O último date com ela | Do Amor #206

O Neroli Sauvage que eu espirrava dos dois lados do pescoço e no ar, uma borrifada à minha frente para arremessar meu rosto contra o sabor etéreo e cítrico do perfume extremamente caro estava à altura daquele date. Seria o nosso último.

Eu conheci a Camila jogando a bundinha linda que ela tem pro alto no meio da pista, como se a vida dela dependesse daquelas arrebitadas. Depois, a vi enfiando dois dedos na torta de uma amiga pra sentir o gosto de caramelo que ficava bem lá dentro da sobremesa, experimentando o gosto da vitória por entre as falanges delgadas, retilíneas. Foi dali que passou a depender o meu sossego: conhecê-la. Avancei sem pestanejos, a gente se abraçou e rodopiou na balada e na rua, de madrugada, martelando nossos dorsos contra postes e paredes, disputando nos beijos violentos quem teria mais pertinácia. Ela me venceu todas as vezes, mastigava meu lábio inferior, enfiava os dedos dos pés descalços na minha boca sempre que a gente se encontrava em algum quarto de hotel ou no carro dela, em alguma carona. Ficamos amigos de maneira instantânea, ela me levava às festas dos amigos dela e no ​bar mitzvah do priminho que morava no mesmo prédio que ela. Quando ela roubou umas caixas de cigarro na conveniência perto do trabalho dela, foi lá em casa que ela guardou os pacotes e eu tinha total abertura pra levar pra rua alguns maços quando me faltavam. Quando a gente trepava de pé, não era incomum a gente terminar se abraçando, ela tinha a mania de rir estranho e engraçado meio esganiçado quando a tremedeira final levava um pouco mais de tempo. Então eu a enlaçava pra dar apoio e a gente se abraçava uns bons segundos.

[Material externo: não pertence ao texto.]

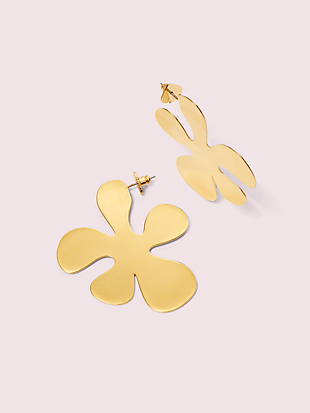 botanical garden statement earrings by kate spade new york non-hover view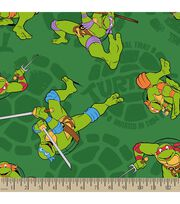 Teenage Mutant Ninja Turtles Print Fabric-1984, , hi-res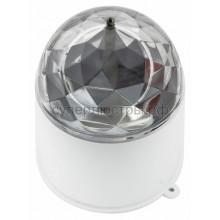 Диско-лампа светодиодная в компактном корпусе, 230V, Neon-Night 601-252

Claro, não era sempre que a gente transava, o que não nos faltava eram noites no balcão ou no chão de tapete verde da casa dela trocando memes pelo celular e confessando nossos medos de morrer assim, de sopetão, de ter como vizinho no andar abaixo do nosso algum senhor neonazista. Quando ela enchia a lata de vinho, mas não dançava pra suar os excessos, era de praxe em algum momento o desatar a chorar daquela figura poderosa que ela botava para as pessoas verem, ficava de cara inchada, corria para o banheiro para limpar os ranhos. Ela foi a primeira garota que enfiou o dedo no meu cu.

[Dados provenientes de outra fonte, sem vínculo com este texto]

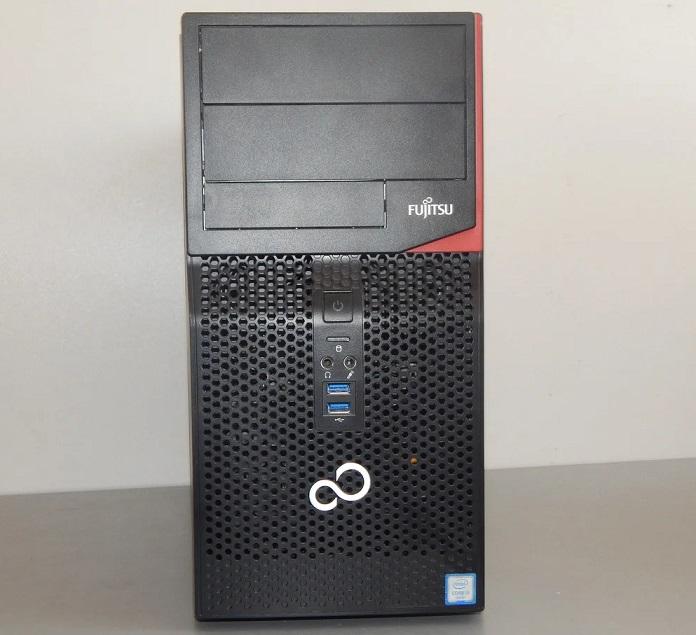 Fujitsu Esprimo P556 Системний блок б/в з Німеччини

Daí que na semana passada passada ela tinha me mandado mensagem avisando que precisava falar urgente comigo e, quando nos encontramos no café perto do trabalho dela, a garota tava com a cara toda rosa me contando de soslaio que daquela vez, era pra valer, que ela tinha encontrado alguém, que estava apaixonada, repetia com a voz entrecortada, uma mistura de empolgação e vergonha de dizer aquelas palavras pro grande amigo que ela fez na noite e ao mesmíssimo tempo pro cara que comia ela duas, três vezes na semana. Ficava limpando a mesa com a manga da blusa e me encarava com olhos saltitantes, irrequietos na tarefa de identificar como eu absorveria aquelas informações todas. E eu fiquei, claro, radiante, segurei os ombros dela para que toda a minha alegria retivesse as inseguranças dela. A Camila me contou como o conheceu, a quantas andava a relação deles, os divertimentos do cara que tava fazendo minha melhor amiga se apaixonar perdidamente. Fiquei aliviado que a gente torcia para o mesmo time. E que ele também tinha na casa dele uns livros do Mircea Cărtărescu. Depois, mais leve, e já no terceiro café, ela contou que ele ia pedir ela em namoro. Ela tava sacando, e ela me confessou que iria dizer sim. A gente se abraçou, pedi pra ela me manter informado das alegrias dela e, no fim da tarde, ela mandou novas mensagens falando que ele havia chamado ela para sair na noite seguinte, que, então, aquela seria a última provável noite dela como mulher solteira. "Se a gente vai ter uma última foda, vai ter que ser hoje". Então eu tomei banho, passei meu perfume mais caro e vesti a camisa que ela mais gostava de me ver usando, uma de linho, meio creme trespassado por listrinhas azuis bem fininhas que ela dizia me deixar com cara de gigolô coitado. A gente saiu, a gente trepou, ela enfiou os dedos dos pés na minha boca e os dedos das mãos no meu cu. A gente rodopiou e dançou e eu fiquei com a correntinha favorita dela no pescoço.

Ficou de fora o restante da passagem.